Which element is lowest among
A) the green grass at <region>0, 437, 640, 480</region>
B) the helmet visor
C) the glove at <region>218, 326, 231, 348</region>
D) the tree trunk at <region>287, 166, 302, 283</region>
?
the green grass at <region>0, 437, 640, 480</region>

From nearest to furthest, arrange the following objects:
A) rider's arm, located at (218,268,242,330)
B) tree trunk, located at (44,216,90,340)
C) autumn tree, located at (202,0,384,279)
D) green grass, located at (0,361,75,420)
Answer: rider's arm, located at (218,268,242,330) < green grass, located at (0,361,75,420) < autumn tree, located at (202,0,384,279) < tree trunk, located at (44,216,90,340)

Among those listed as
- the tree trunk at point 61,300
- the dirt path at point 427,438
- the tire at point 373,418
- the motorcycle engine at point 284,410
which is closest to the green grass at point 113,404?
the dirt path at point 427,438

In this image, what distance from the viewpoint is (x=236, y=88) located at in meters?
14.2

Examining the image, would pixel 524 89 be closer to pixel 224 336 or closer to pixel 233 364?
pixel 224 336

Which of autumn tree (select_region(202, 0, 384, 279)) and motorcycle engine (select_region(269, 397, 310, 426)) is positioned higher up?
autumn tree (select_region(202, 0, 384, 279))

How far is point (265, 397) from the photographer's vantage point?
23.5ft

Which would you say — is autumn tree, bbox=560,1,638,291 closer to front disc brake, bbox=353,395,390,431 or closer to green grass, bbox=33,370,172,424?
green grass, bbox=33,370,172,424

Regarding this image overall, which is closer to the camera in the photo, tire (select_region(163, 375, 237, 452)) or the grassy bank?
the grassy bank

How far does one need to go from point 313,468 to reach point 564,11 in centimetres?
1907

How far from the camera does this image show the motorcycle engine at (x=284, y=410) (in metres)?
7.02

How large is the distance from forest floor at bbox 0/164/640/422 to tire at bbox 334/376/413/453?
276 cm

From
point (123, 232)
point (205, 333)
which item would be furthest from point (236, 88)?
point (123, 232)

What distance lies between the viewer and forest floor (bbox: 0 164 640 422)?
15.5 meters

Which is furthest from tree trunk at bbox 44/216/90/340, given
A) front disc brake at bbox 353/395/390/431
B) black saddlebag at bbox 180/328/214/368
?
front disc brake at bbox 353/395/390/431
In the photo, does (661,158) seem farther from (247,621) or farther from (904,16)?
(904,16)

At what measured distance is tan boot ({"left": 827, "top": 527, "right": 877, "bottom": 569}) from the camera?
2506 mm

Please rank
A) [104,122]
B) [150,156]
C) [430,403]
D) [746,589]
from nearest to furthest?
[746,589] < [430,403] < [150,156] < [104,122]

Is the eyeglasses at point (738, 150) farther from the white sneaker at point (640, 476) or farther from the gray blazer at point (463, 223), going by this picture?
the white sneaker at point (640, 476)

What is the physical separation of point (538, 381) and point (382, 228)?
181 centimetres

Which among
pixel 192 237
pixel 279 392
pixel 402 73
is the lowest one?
───
Prompt — Turn the records above into a Markdown table with the columns No. and Text. Give each nonblank line its own row, numbered in order, and leave out blank lines.

Solution to the exercise —
| No. | Text |
|---|---|
| 1 | Which element is lowest among |
| 2 | A) the green grass at <region>0, 437, 640, 480</region> |
| 3 | B) the helmet visor |
| 4 | C) the glove at <region>218, 326, 231, 348</region> |
| 5 | D) the tree trunk at <region>287, 166, 302, 283</region> |
| 6 | ? |
| 7 | the green grass at <region>0, 437, 640, 480</region> |
| 8 | From nearest to furthest, arrange the following objects: |
| 9 | A) rider's arm, located at (218,268,242,330) |
| 10 | B) tree trunk, located at (44,216,90,340) |
| 11 | C) autumn tree, located at (202,0,384,279) |
| 12 | D) green grass, located at (0,361,75,420) |
| 13 | Answer: rider's arm, located at (218,268,242,330) < green grass, located at (0,361,75,420) < autumn tree, located at (202,0,384,279) < tree trunk, located at (44,216,90,340) |
| 14 | Among those listed as |
| 15 | - the tree trunk at point 61,300 |
| 16 | - the dirt path at point 427,438 |
| 17 | - the tire at point 373,418 |
| 18 | - the motorcycle engine at point 284,410 |
| 19 | which is closest to the green grass at point 113,404? |
| 20 | the dirt path at point 427,438 |
| 21 | In this image, what distance from the viewpoint is (x=236, y=88) located at in meters? |
| 22 | 14.2 |
| 23 | Examining the image, would pixel 524 89 be closer to pixel 224 336 or closer to pixel 233 364? |
| 24 | pixel 224 336 |
| 25 | Which of autumn tree (select_region(202, 0, 384, 279)) and motorcycle engine (select_region(269, 397, 310, 426)) is positioned higher up? |
| 26 | autumn tree (select_region(202, 0, 384, 279)) |
| 27 | How far is point (265, 397) from the photographer's vantage point? |
| 28 | 23.5ft |
| 29 | Which would you say — is autumn tree, bbox=560,1,638,291 closer to front disc brake, bbox=353,395,390,431 or closer to green grass, bbox=33,370,172,424? |
| 30 | green grass, bbox=33,370,172,424 |
| 31 | Regarding this image overall, which is closer to the camera in the photo, tire (select_region(163, 375, 237, 452)) or the grassy bank? |
| 32 | the grassy bank |
| 33 | How far does one need to go from point 313,468 to reach point 564,11 in centimetres? |
| 34 | 1907 |
| 35 | How far from the camera does this image show the motorcycle engine at (x=284, y=410) (in metres)? |
| 36 | 7.02 |
| 37 | How large is the distance from forest floor at bbox 0/164/640/422 to tire at bbox 334/376/413/453? |
| 38 | 276 cm |
| 39 | From |
| 40 | point (123, 232) |
| 41 | point (205, 333) |
| 42 | which item would be furthest from point (236, 88)? |
| 43 | point (123, 232) |
| 44 | What distance lies between the viewer and forest floor (bbox: 0 164 640 422)? |
| 45 | 15.5 meters |
| 46 | Which is furthest from tree trunk at bbox 44/216/90/340, given |
| 47 | A) front disc brake at bbox 353/395/390/431 |
| 48 | B) black saddlebag at bbox 180/328/214/368 |
| 49 | ? |
| 50 | front disc brake at bbox 353/395/390/431 |
| 51 | In the photo, does (661,158) seem farther from (247,621) or farther from (904,16)? |
| 52 | (904,16) |
| 53 | At what measured distance is tan boot ({"left": 827, "top": 527, "right": 877, "bottom": 569}) from the camera? |
| 54 | 2506 mm |
| 55 | Please rank |
| 56 | A) [104,122] |
| 57 | B) [150,156] |
| 58 | C) [430,403] |
| 59 | D) [746,589] |
| 60 | from nearest to furthest? |
| 61 | [746,589] < [430,403] < [150,156] < [104,122] |
| 62 | Is the eyeglasses at point (738, 150) farther from the white sneaker at point (640, 476) or farther from the gray blazer at point (463, 223), going by this picture? |
| 63 | the white sneaker at point (640, 476) |
| 64 | What is the physical separation of point (538, 381) and point (382, 228)? |
| 65 | 181 centimetres |
| 66 | Which among |
| 67 | pixel 192 237 |
| 68 | pixel 279 392 |
| 69 | pixel 402 73 |
| 70 | is the lowest one? |